Pazar günü ise isabetli bir seçim yaparak, 2009 yapımı başrollerinde harika Ricardo Darin ve bence büyüleyici Soledad Villamil'in oynadığı polisiye-gerilim türündeki Gözlerindeki Sır'ı izledim. Arjantin-İspanya ortak yapımı film, adalet kavramına odaklanarak yargı sistemi, suç-suçlu ilişkisini, devletin karanlık ilişkilerini (esasen faşist bir yönetim biçimi altında adaleti) sorguluyor. 

Arjantin bazı açılardan bize çok benziyor. (Örnek çok da en bilineni 1976-83 yılları arasında ülkenin yönetimine el koyan askeri rejim sırasında kaybolan/kaybedilen çocukları için 43 yıldır Devlet Başkanlığı Sarayı önünde toplanan Plaza de Mayo anneleri gibi...)

Filmin konusu...

1999 yılında artık emekli olmuş eski savcılık müfettişi Benjamin Esposito, 1974 yılındaki bir tecavüz-cinayet davasını zihninde ve duygularında bir türlü kapatamaz ve bununla ilgili bir roman yazmaya karar verir.
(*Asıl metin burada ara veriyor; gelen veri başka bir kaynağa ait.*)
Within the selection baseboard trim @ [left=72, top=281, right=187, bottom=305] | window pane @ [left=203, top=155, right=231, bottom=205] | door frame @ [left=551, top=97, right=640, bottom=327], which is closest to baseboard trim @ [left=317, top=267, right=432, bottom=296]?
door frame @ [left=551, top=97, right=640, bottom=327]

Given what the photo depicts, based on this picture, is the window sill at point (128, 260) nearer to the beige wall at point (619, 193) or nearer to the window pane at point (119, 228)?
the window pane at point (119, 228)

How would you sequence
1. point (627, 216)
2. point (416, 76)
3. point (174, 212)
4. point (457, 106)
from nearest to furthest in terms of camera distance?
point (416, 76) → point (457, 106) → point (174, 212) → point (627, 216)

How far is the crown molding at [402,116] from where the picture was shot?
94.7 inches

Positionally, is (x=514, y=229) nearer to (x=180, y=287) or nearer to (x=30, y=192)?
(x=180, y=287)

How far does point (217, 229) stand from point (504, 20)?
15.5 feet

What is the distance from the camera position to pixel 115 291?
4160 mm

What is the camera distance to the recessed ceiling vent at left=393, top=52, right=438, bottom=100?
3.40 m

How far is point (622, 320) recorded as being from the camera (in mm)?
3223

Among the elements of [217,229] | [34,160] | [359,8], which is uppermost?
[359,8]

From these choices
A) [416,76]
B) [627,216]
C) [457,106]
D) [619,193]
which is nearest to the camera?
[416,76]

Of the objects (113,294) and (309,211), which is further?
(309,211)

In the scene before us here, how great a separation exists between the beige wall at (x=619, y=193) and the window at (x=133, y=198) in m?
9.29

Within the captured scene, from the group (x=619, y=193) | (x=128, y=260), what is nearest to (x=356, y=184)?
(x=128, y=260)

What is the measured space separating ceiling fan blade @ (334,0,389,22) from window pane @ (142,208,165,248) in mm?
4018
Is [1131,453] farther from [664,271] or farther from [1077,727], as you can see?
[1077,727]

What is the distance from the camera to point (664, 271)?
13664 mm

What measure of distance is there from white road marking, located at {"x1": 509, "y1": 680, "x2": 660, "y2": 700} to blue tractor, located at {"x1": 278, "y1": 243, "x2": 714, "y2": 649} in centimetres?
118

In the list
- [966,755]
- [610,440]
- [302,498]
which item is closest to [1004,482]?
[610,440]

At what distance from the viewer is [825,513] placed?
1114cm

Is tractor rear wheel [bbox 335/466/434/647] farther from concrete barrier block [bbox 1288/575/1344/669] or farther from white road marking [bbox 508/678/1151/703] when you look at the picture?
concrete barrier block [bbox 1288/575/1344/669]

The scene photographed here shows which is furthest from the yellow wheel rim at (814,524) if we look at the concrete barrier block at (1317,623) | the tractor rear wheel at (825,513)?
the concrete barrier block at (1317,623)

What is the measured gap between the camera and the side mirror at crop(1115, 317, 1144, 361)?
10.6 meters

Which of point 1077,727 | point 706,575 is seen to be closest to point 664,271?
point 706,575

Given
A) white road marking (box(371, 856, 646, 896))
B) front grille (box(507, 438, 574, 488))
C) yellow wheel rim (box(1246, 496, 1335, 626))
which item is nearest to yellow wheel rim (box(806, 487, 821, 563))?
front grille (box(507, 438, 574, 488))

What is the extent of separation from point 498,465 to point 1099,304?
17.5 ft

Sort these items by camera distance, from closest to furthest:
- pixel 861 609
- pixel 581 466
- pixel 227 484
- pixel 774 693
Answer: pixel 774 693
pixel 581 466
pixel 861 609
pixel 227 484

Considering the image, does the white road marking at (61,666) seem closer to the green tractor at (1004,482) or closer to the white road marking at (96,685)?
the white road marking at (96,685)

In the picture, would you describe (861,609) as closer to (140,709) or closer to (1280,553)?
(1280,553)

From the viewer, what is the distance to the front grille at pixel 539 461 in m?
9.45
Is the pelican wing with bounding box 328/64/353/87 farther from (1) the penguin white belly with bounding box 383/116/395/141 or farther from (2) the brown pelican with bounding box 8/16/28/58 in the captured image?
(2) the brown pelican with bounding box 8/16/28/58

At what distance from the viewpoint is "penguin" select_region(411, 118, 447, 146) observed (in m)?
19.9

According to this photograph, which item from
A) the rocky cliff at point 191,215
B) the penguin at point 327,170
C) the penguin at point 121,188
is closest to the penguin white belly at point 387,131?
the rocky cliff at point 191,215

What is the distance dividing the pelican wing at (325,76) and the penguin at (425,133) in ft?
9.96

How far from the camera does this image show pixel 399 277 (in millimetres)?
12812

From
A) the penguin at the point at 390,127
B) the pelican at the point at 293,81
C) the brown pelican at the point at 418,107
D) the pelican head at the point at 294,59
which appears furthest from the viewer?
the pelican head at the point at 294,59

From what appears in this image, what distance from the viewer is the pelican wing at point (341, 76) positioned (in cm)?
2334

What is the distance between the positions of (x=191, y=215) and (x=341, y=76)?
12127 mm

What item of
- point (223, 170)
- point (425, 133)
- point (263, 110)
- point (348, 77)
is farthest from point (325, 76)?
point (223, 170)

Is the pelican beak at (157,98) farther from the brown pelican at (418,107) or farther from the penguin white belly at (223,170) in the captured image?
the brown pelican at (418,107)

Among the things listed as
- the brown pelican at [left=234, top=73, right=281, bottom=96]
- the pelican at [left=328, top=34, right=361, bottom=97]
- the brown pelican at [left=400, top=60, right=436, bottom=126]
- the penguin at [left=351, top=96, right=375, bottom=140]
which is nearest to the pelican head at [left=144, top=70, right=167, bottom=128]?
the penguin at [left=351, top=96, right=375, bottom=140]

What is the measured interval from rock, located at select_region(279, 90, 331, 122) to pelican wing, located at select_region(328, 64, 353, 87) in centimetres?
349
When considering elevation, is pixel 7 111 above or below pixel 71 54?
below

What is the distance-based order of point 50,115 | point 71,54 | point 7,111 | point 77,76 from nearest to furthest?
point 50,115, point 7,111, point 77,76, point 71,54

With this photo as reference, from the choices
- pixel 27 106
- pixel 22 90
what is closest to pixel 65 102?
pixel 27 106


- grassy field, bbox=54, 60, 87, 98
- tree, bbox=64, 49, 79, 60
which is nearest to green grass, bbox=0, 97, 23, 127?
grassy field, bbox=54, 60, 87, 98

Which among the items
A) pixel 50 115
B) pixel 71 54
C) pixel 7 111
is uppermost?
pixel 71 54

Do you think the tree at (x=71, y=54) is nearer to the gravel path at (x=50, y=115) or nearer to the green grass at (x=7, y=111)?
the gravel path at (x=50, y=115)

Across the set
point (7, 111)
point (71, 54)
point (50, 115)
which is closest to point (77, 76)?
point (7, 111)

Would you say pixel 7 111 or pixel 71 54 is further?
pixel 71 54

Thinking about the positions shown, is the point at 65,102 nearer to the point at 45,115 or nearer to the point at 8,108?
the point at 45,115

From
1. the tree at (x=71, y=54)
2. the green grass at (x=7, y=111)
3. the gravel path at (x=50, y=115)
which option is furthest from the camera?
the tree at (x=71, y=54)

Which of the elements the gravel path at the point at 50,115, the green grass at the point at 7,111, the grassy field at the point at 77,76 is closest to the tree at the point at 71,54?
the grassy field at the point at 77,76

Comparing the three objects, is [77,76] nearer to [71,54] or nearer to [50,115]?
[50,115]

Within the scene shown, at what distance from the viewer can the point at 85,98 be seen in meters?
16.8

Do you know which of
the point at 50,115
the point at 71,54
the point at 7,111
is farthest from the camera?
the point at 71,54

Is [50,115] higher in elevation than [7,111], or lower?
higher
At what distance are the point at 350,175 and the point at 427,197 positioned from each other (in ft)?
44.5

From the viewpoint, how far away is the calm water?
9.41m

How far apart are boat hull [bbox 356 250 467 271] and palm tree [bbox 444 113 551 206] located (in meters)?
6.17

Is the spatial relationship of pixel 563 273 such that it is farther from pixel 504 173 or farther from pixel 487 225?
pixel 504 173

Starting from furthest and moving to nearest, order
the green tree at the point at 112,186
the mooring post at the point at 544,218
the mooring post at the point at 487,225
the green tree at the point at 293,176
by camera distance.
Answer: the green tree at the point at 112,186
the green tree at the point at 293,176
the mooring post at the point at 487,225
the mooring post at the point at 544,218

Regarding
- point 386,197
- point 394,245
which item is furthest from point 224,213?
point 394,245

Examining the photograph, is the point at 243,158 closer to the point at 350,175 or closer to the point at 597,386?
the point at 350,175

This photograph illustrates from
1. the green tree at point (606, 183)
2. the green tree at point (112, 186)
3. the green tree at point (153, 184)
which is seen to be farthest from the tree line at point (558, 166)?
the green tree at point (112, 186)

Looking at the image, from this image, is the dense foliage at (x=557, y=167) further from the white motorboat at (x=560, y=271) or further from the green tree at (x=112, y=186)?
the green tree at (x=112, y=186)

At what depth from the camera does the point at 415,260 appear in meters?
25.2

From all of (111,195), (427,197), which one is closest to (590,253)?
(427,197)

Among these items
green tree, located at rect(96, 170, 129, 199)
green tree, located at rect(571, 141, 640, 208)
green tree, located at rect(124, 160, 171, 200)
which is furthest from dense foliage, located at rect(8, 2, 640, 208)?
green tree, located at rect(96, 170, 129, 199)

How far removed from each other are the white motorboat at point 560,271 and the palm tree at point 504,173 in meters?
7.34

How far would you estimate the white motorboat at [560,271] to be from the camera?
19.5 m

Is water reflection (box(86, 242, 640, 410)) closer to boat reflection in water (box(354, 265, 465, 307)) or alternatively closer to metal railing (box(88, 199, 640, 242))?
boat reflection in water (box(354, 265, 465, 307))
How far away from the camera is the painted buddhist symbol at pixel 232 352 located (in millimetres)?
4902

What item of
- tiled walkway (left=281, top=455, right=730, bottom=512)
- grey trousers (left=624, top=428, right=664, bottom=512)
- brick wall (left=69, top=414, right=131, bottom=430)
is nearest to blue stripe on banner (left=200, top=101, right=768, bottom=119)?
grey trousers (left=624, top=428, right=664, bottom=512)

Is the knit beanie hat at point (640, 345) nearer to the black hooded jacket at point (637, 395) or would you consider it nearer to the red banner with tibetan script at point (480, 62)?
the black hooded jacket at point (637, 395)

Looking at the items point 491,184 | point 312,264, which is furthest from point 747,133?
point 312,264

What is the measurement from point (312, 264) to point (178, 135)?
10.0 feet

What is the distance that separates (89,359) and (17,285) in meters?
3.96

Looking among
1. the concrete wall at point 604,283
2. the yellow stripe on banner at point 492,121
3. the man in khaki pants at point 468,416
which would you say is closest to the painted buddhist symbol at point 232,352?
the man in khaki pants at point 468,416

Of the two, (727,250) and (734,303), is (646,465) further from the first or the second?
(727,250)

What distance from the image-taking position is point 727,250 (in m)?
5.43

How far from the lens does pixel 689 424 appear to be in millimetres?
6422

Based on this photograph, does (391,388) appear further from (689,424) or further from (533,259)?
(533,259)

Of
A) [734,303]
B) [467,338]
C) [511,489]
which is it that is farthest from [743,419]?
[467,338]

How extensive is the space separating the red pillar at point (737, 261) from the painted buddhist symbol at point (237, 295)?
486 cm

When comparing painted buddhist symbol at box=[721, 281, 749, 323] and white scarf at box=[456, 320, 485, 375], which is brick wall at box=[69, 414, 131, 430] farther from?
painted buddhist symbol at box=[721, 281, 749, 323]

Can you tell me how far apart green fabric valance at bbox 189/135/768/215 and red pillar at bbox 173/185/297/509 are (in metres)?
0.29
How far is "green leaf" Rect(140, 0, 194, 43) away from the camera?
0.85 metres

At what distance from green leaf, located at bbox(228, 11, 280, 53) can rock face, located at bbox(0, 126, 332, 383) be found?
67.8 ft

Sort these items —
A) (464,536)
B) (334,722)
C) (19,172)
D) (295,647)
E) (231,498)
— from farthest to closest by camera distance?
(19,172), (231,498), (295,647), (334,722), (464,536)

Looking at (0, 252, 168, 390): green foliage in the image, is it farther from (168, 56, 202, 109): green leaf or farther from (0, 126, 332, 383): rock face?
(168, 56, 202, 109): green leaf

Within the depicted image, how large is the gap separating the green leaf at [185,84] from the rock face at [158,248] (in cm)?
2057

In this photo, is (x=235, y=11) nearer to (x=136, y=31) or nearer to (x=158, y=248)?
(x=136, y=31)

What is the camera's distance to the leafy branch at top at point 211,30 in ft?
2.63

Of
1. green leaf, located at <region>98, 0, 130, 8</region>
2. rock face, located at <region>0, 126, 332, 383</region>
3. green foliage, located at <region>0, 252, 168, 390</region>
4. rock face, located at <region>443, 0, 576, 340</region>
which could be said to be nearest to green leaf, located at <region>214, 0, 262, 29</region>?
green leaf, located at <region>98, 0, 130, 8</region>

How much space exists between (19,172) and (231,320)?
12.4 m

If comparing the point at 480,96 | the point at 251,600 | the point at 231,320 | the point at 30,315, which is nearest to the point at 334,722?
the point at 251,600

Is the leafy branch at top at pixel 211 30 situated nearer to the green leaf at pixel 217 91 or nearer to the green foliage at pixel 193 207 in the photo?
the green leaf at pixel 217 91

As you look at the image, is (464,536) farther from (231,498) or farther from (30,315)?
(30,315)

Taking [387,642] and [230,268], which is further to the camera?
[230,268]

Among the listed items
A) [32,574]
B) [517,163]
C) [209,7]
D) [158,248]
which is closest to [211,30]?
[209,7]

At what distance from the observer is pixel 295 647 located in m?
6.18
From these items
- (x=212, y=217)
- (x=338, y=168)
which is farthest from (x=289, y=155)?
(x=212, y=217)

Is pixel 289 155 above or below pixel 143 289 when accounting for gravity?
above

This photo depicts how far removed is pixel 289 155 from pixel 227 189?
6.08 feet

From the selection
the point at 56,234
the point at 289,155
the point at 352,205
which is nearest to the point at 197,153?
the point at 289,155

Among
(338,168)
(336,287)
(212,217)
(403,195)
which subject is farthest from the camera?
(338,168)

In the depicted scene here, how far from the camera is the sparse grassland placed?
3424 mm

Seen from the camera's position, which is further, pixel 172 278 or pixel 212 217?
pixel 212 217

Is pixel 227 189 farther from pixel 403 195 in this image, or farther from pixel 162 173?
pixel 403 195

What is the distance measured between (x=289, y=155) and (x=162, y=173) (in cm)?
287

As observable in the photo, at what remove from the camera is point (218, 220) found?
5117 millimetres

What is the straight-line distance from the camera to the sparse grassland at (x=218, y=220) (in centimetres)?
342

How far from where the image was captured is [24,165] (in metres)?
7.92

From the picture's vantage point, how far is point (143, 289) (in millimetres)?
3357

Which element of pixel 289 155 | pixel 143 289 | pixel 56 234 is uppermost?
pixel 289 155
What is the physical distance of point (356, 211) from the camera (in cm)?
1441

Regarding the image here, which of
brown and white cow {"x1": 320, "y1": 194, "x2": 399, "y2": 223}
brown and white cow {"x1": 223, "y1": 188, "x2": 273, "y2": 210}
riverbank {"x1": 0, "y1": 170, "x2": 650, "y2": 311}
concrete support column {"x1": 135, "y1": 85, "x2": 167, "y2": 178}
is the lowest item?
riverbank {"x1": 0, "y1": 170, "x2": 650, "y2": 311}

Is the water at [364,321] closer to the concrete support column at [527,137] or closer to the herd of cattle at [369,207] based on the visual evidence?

Davayı aklından atamayan tek kişi Benjamin de değildir üstelik. Cinayet-tecavüze kurban giden gencecik kadının kocası,  o dönem birlikte çalıştıkları arkadaşları için de bu dava hayatlarında bir dönüm noktasıdır çünkü adalet tecelli etmemiştir. 

Böyle kabaca anlatılınca filmin inceliklerini sezmek çok zor oluyor, ancak filmin çok usta işi olduğunu söyleyebilirim. Zamanında da kazanılmadık ödül bırakmamış zaten. 

Filmin çok etkileyici sahneleri var: 

Stadyum sahnesi bunlardan biri... Bir diğeri başkahramanın "korkuyorum" notu... bir başkası asansör sahnesi... enfes... ipucu vermeden bunları anlatmak çok zor vesselam, izlemediyseniz izleyin.